- Exercise text -
Commitment Stories

One small voice can start a revolution

In 2004 Victor Yushchenko stood for the presidency of the Ukraine. Vehemently opposed by the ruling party Yushchenko’s face was disfigured and he almost lost his life when he was mysteriously poisoned. This was not enough to deter him from standing for the presidency.

On the day of the election Yushchenko was comfortably in the lead. The ruling party, not to be denied, tampered with the results. The state-run television station reported “ladies and gentlemen, we announce that the challenger Victor Yushchenko has been decisively defeated.”

In the lower right-hand corner of the screen a woman by the name of Natalia Dmitruk was providing a translation service for the deaf community. As the news presenter regurgitated the lies of the regime, Natalia Dmitruk refused to translate them. “I’m addressing all the deaf citizens of Ukraine” she signed. “They are lying and I’m ashamed to translate those lies. Yushchenko is our president.”

The deaf community sprang into gear. They text messaged their friends about the fraudulent result and as news spread of Dmitruk’s act of defiance increasing numbers of journalists were inspired to likewise tell the truth. Over the coming weeks the “Orange Revolution” occurred as a million people wearing orange made their way to the capital city of Kiev demanding a new election. The government was forced to meet their demands, a new election was held and Victor Yushchenko became president.

- Data excerpt -
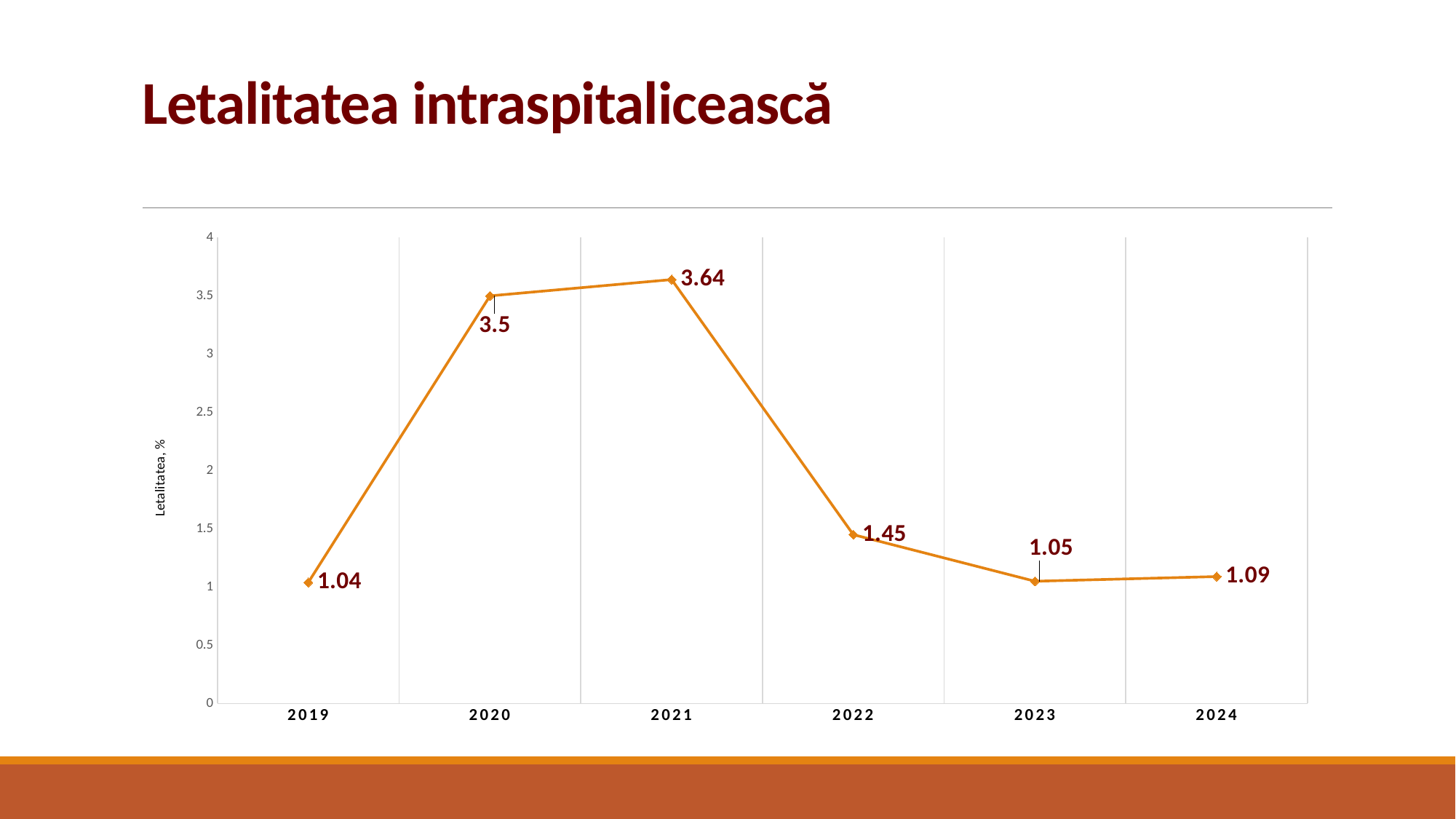
What is the difference between the values for 2020 and 2019? 2.46 What is the value for 2019? 1.04 Which year has the highest value? 2021 Is the value for 2020 greater or less than 3? greater What kind of chart is shown on the slide? line chart What is the difference between the values for 2021 and 2022? 2.19 What is the label of the vertical axis? Letalitatea, % Which year has the lowest value? 2019 What is the value for 2023? 1.05 Which is larger, the value for 2022 or the value for 2024? 2022 How many years are plotted on the chart? 6 What is the value for 2021? 3.64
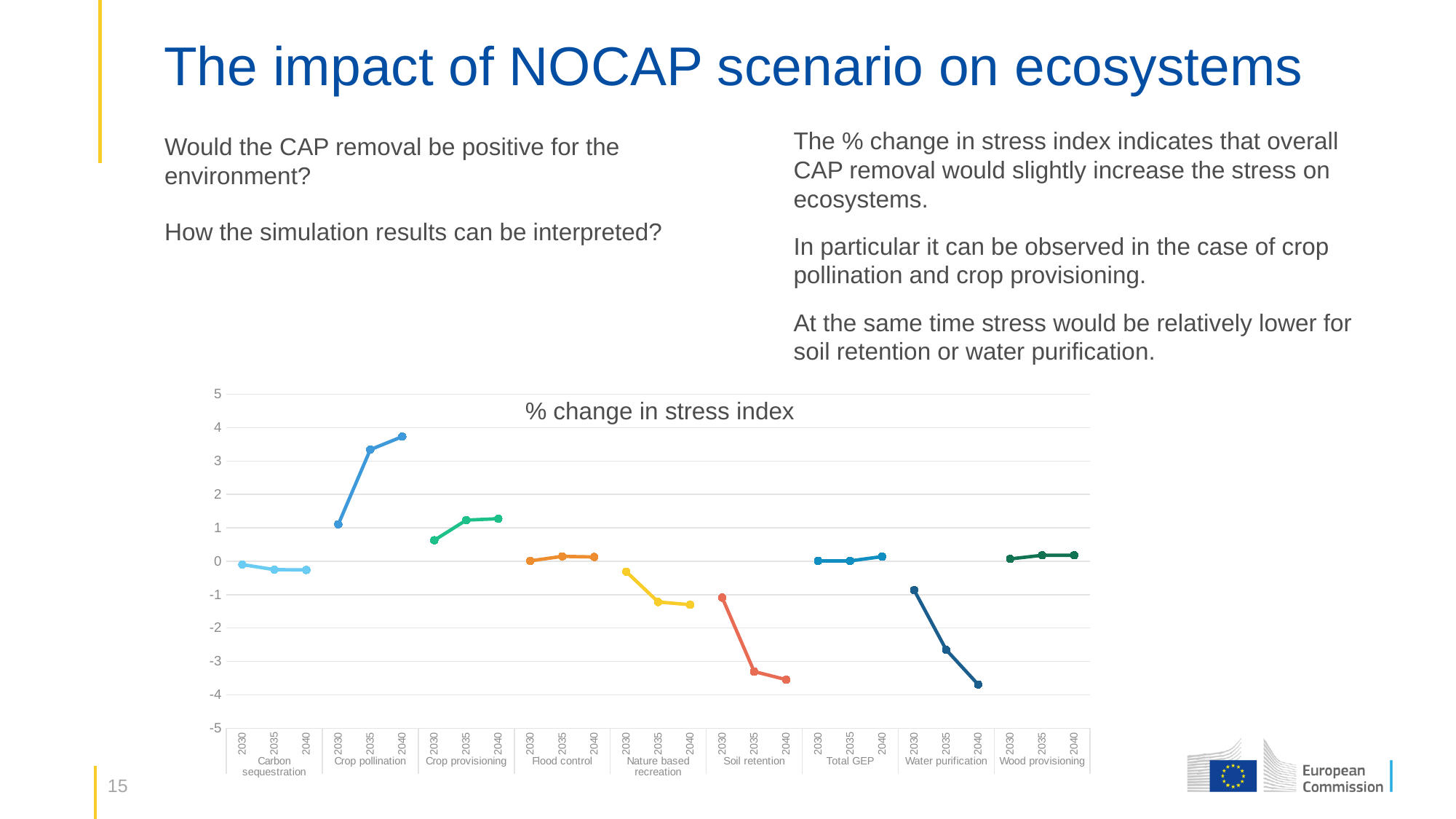
What kind of chart is shown on the slide? line chart Is the value for Crop pollination in 2040 greater or less than 3? greater Which is larger in 2040: the value for Crop pollination or the value for Crop provisioning? Crop pollination Does the value for Water purification rise or fall from 2030 to 2040? fall What is the title of the chart? % change in stress index Is the value for Water purification in 2040 greater or less than -3? less Which category reaches the highest % change in stress index in the chart? Crop pollination How many years are plotted for each category in the chart? 3 How many ecosystem service categories are shown along the x axis of the chart? 9 Is the value for Nature based recreation in 2035 greater or less than -1? less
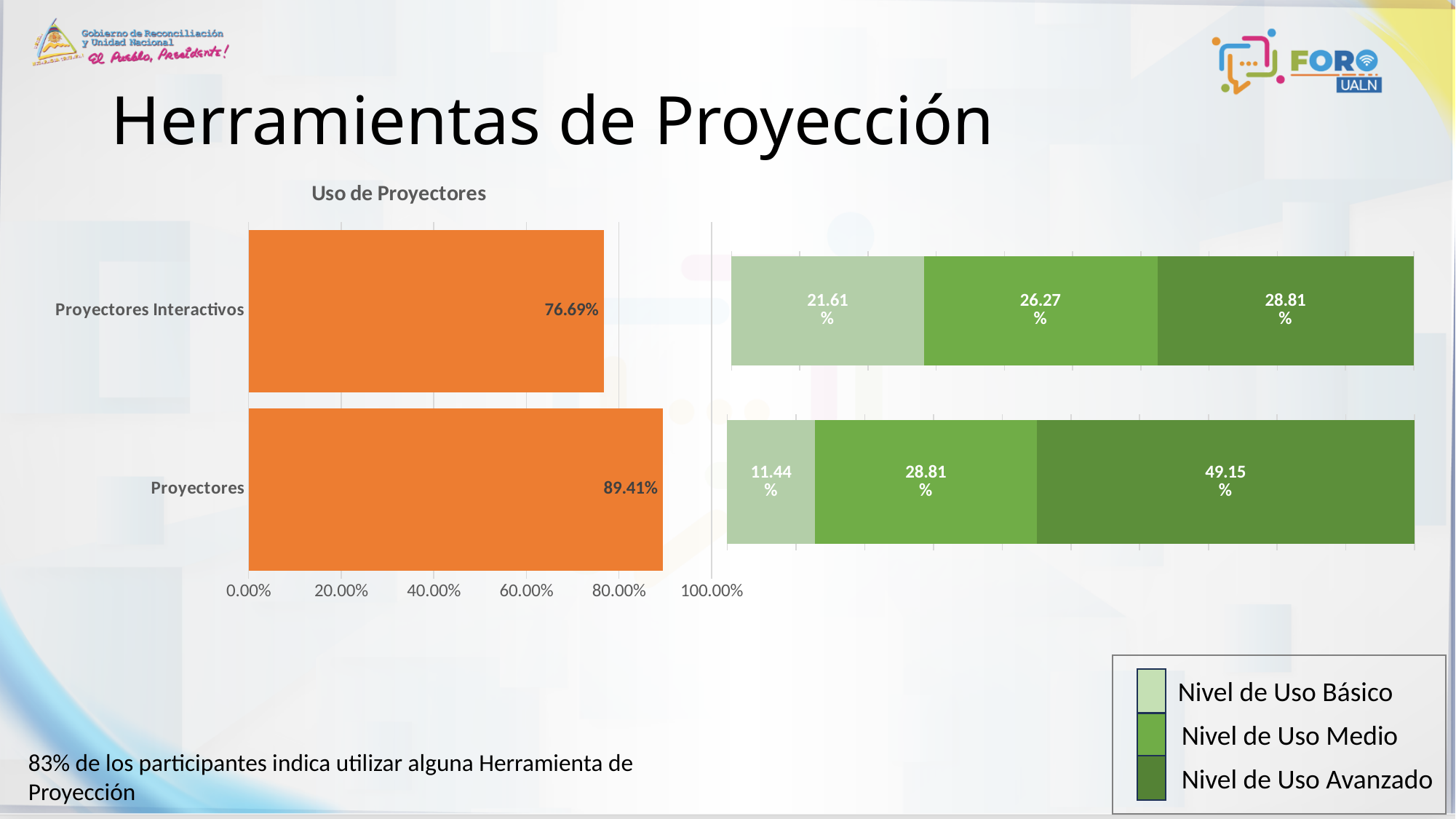
In the 'Uso de Proyectores' chart, what is the difference between the value for Proyectores and the value for Proyectores Interactivos? 12.72 percentage points In the stacked bar chart on the right, which is larger for the bottom bar (Proyectores): Nivel de Uso Básico or Nivel de Uso Avanzado? Nivel de Uso Avanzado In the stacked bar chart on the right, how many series does the legend list? 3 In the stacked bar chart on the right, what is the Nivel de Uso Medio value for the bottom bar (Proyectores)? 28.81% In the 'Uso de Proyectores' chart, what is the value for Proyectores Interactivos? 76.69% In the stacked bar chart on the right, what is the Nivel de Uso Avanzado value for the bottom bar (Proyectores)? 49.15% In the 'Uso de Proyectores' chart, which category has the higher value? Proyectores In the 'Uso de Proyectores' chart, what is the value for Proyectores? 89.41% In the stacked bar chart on the right, what is the total of the top bar (Proyectores Interactivos)? 76.69% In the stacked bar chart on the right, what is the Nivel de Uso Básico value for the top bar (Proyectores Interactivos)? 21.61% In the 'Uso de Proyectores' chart, how many categories are shown? 2 What kind of chart is the 'Uso de Proyectores' chart? Bar chart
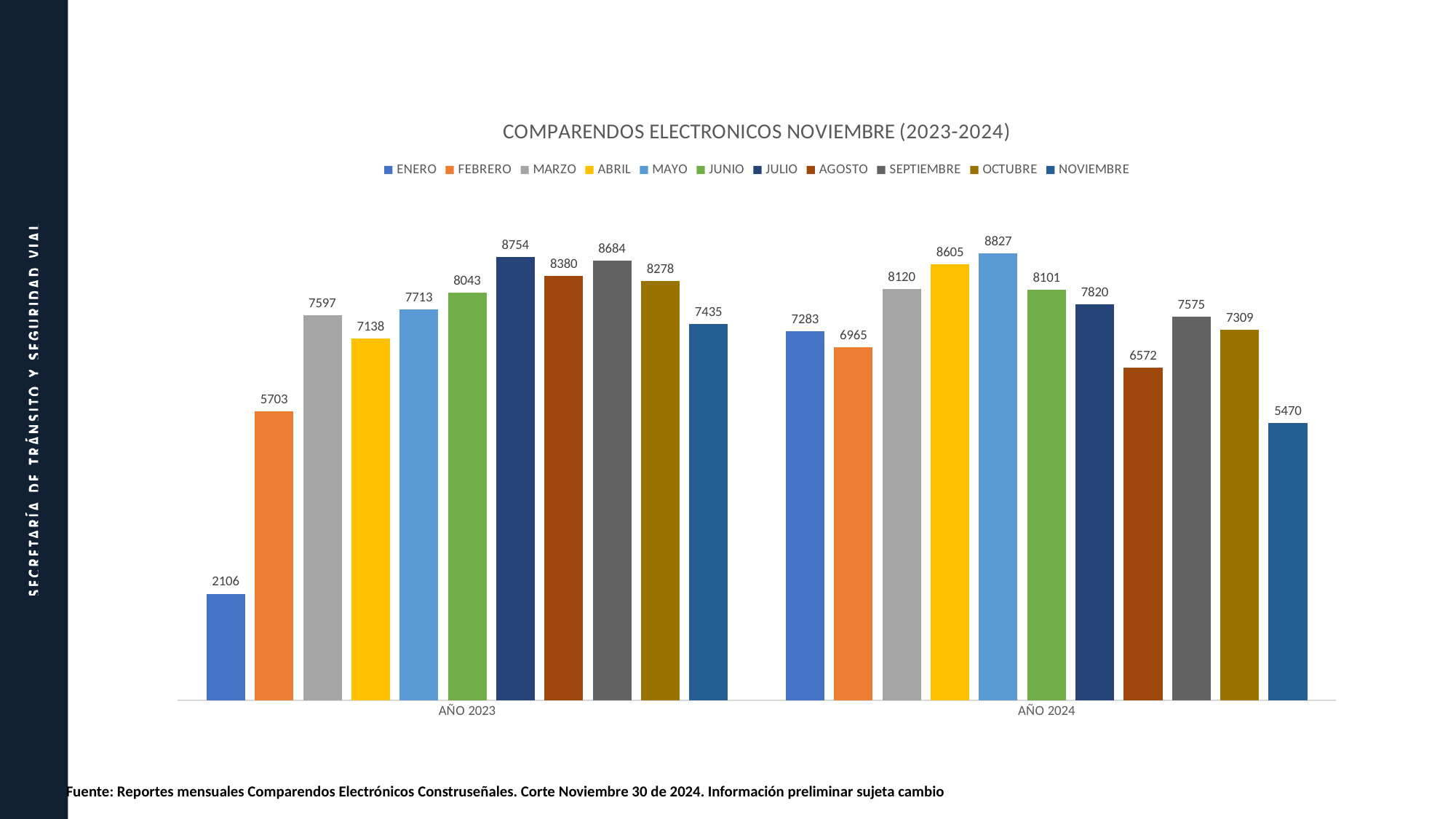
What is the value for SEPTIEMBRE in AÑO 2023? 8684 What kind of chart is shown on the slide? Bar chart What is the value for MAYO in AÑO 2024? 8827 What is the value for NOVIEMBRE in AÑO 2024? 5470 How many series does the legend list? 11 How many categories are shown on the x axis? 2 Which month has the lowest value in AÑO 2024? NOVIEMBRE Which is larger, the AGOSTO value for AÑO 2023 or for AÑO 2024? AÑO 2023 What is the difference between the ENERO values for AÑO 2024 and AÑO 2023? 5177 What is the value for ENERO in AÑO 2023? 2106 Which month has the highest value in AÑO 2023? JULIO What is the title of the chart? COMPARENDOS ELECTRONICOS NOVIEMBRE (2023-2024)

- Task requirements -
Copy the passage from the Orange Revolution story word for word, starting with "Commitment Stories" and going on through "for the presidency.".

- Answer space -
Commitment Stories

One small voice can start a revolution

In 2004 Victor Yushchenko stood for the presidency of the Ukraine. Vehemently opposed by the ruling party Yushchenko’s face was disfigured and he almost lost his life when he was mysteriously poisoned. This was not enough to deter him from standing for the presidency.